Refined non-linear static or dynamic analyses are increasingly used to assess the behavior of new and existing reinforced concrete structures. To perform these analyses, an adequate knowledge of the force–displacement, bending moment–curvature, and bending moment–rotation curves of relevant parts of structural members is needed, and modeling the bond–slip correlation for steel rebars becomes fundamental. The paper presents the results of an experimental campaign on r.c. specimens under tension, aiming, differently from previous studies, to better reproduce the bond–slip relationship accounting for the local confinement and anchorage conditions of real structural members. Resorting to an original numerical procedure allowing us to predict the relative displacement between steel reinforcement and the surrounding concrete in a reinforced concrete element, once assigned the stress in the naked steel bar and the bond–slip law, the experimental results are compared with the numerical outcomes obtained by adopting codified bond–slip laws. The comparison highlights that experimental values of sliding are well below those that are commonly given in existing bond slip laws, such as that adopted by the CEB-FIP Model Code. A new bond–slip model, which is able to satisfactorily predict actual strain fields and slips along the investigated r.c. elements, is thus proposed with the final aim of extending its implementation into non-linear analyses of r.c. structures.

1. Introduction

Non-linear static or dynamic analyses are increasingly used to study the behavior of reinforced concrete structures, especially for seismic designs [1] as well as for the structural assessments of existing buildings [2,3]. Carrying out non-linear analysis requires knowledge of the actual force–displacement, bending moment–curvature, and bending moment–rotation curves of relevant parts of structural members [4,5,6,7]. These capacity curves are needed for the evaluation of the available ductility of structural elements as well as for an appropriate estimation of the relevant structural parameters, which are required to perform equivalent elastic analyses, widely used as a simplified approach. Evidently, the curves can be obtained experimentally, through sophisticated and typically expensive full-scale ad hoc tests, or numerically, by resorting to refined theoretical models that have been suitably validated [8].

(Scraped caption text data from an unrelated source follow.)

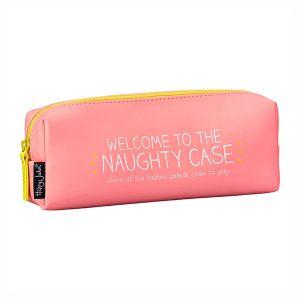 Estuche Naughty Case Rosa Pastel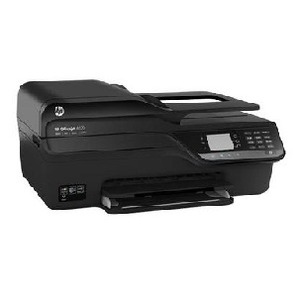 HP Officejet 4620 e-All-in-One Ink Cartridges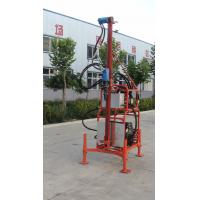Buy cheap HD-30 Man Portable Drilling Rig from wholesalers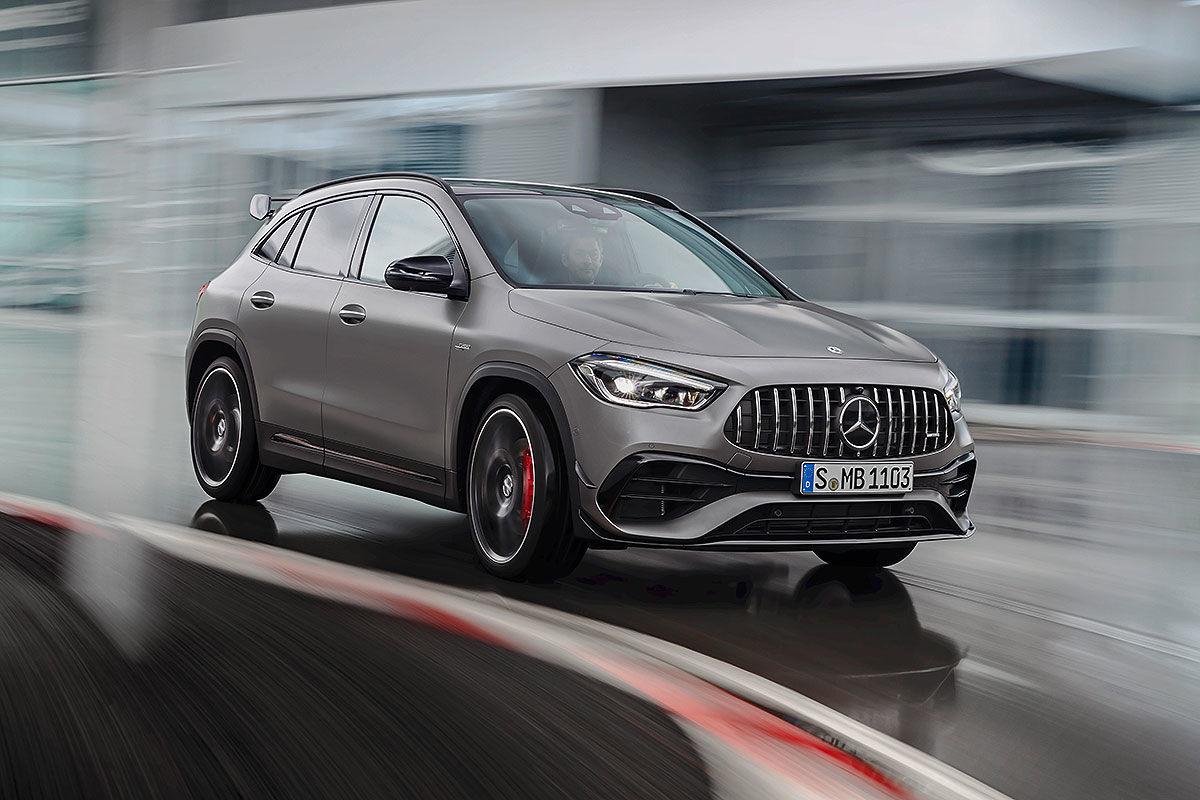 Mercedes-Benz GLA II (2019) 91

The non-linear force–displacement or bending moment–rotation relationships of r.c. members depend on the crack widths and on the crack pattern, and on the slip between concrete and reinforcing steel. Advanced models should appropriately consider all these local aspects as key issues for a suitable model [9,10,11,12,13,14], which are generally ignored in classical simplified approaches. Owing to the increasing interest in the assessment of existing r.c. structures [15,16], refined structural analyses, allowing us to reduce the impact on the structural strengthening interventions of safe sided assumptions often adopted in simplified approaches, are getting extensively used.

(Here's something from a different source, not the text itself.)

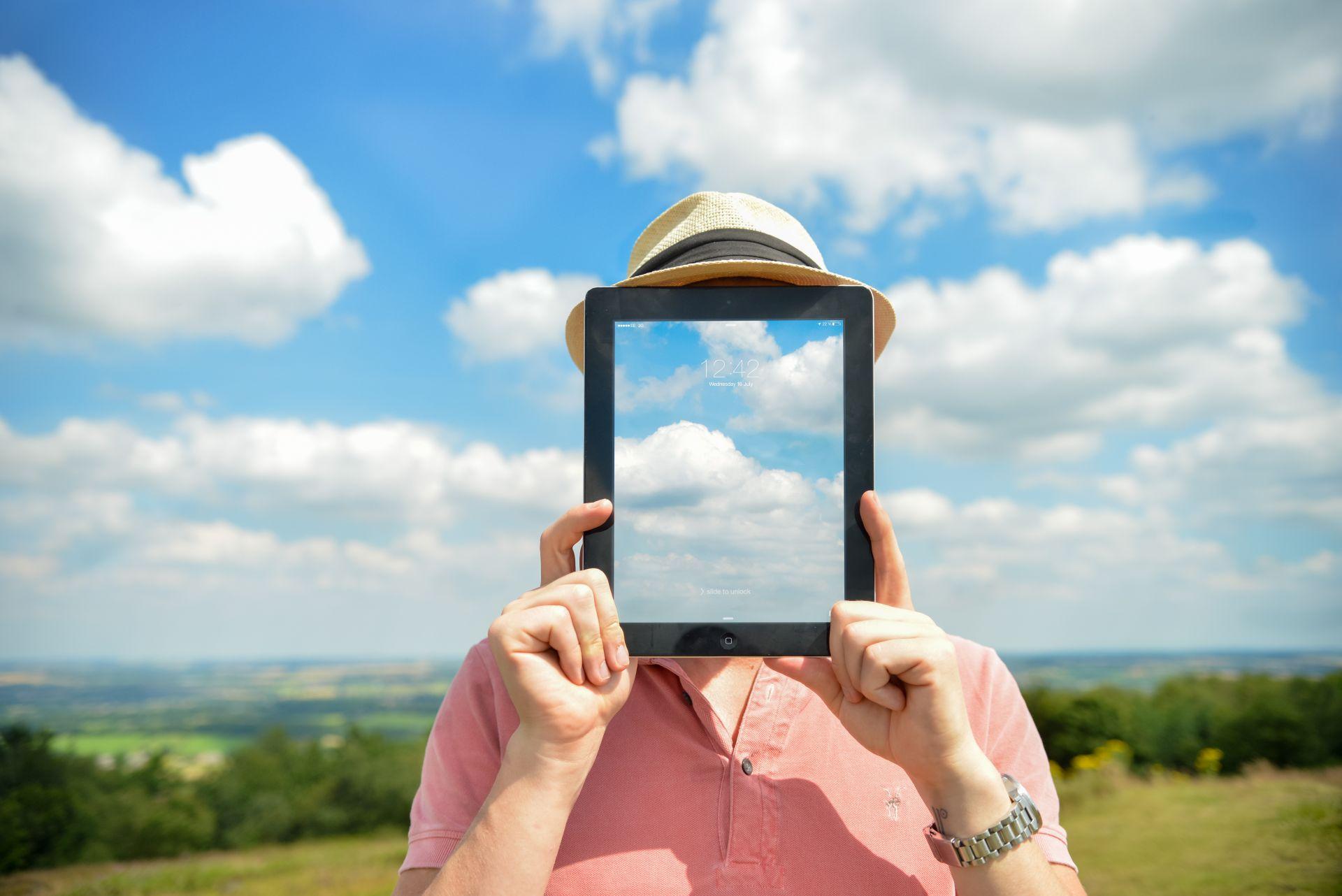 cloud computing evolution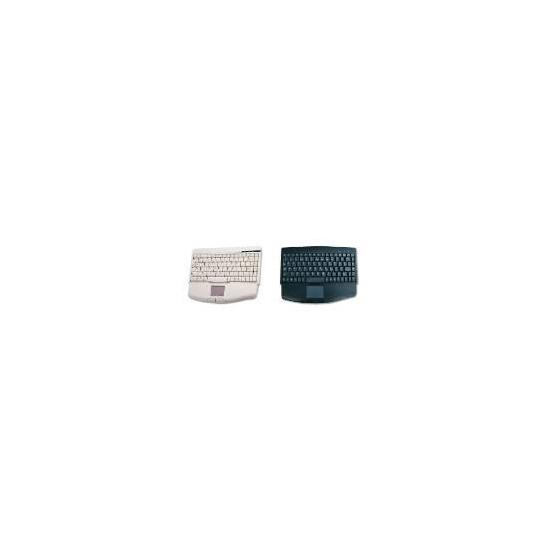 Accuratus 540 Mini Keyboard with Touch Pad Black USB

Moreover, experimental studies [17,18] have demonstrated that the classical approach to the analysis of reinforced concrete structures, based on the assumption of a perfect bond between steel rebars and concrete, is unsuitable for predicting the actual displacements/rotations of structural members, leading to remarkable overestimates in the evaluation of elements’ stiffness. For these reasons, several studies [19,20,21] have been devoted to improving the approach, to allow a more refined modeling of the behavior of cracked r.c. members, based on specific bond–slip correlations.

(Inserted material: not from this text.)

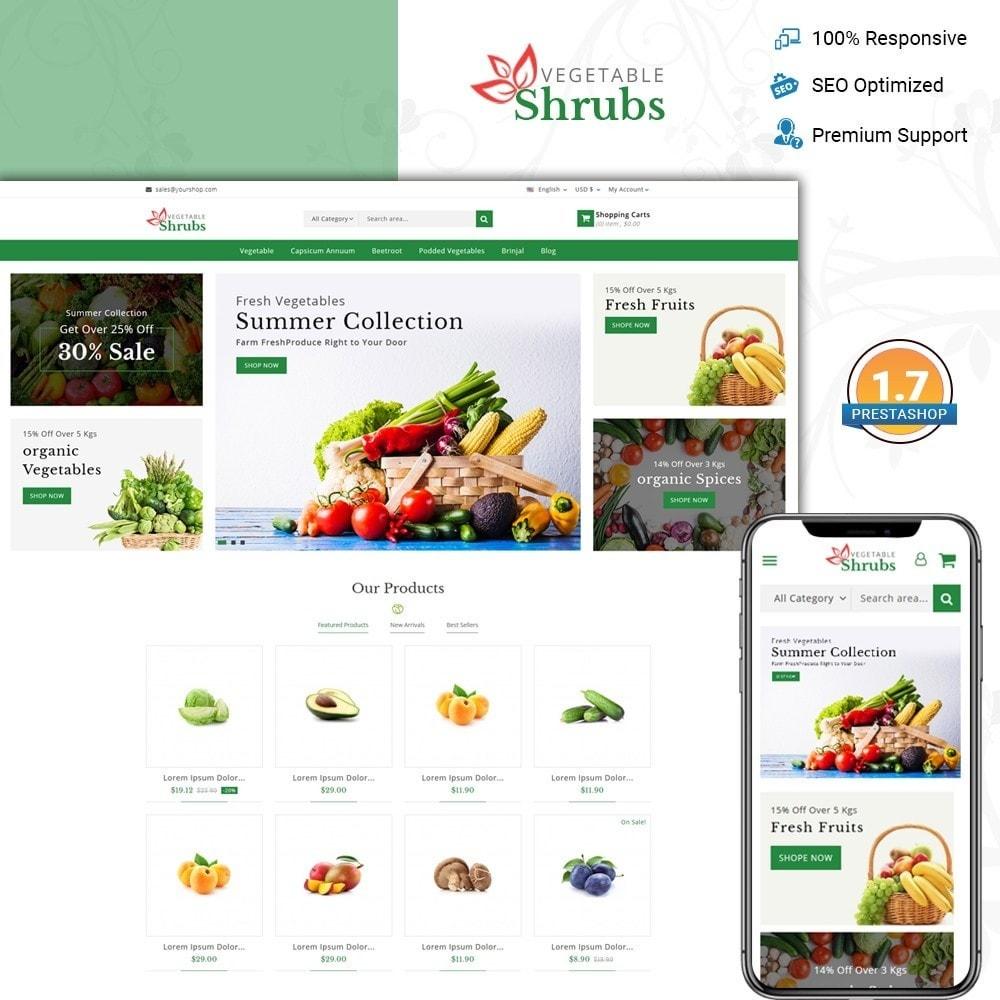 theme - Food & Restaurant - Vegetable Shrub - Organic Store - 1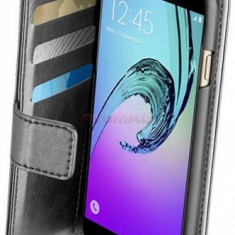 Husa Book cover Cellularline BOOKAGGALA716K pentru Samsung Galaxy A7 (2016) (Negru) - Husa Telefon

In this paper, the results of an experimental campaign carried out on r.c. ties at the University of Pisa are presented and discussed. The experimental campaign and the type of test specimen represent an evolution of previous experimental studies [22,23,24] and have aimed at simulating the behavior of a real r.c. member under tension.

The test results, in terms of steel strains and the derived slips and bond stresses, are compared with the corresponding theoretical data, which were obtained by implementing a numerical procedure for the solution of the differential equations governing the interaction between steel bars and concrete [25]. The numerical procedure, described in Section 2, allows us to predict the relative displacement between the steel reinforcement and the surrounding concrete in a reinforced concrete tie, once we have assigned the stress in the naked steel bar and the bond–slip law. In fact, the definition of the bond–slip model is a crucial aspect, which has been the subject of numerous studies, leading to the model initially proposed in [9] and then adopted in the CEB-FIP Model Code [26,27].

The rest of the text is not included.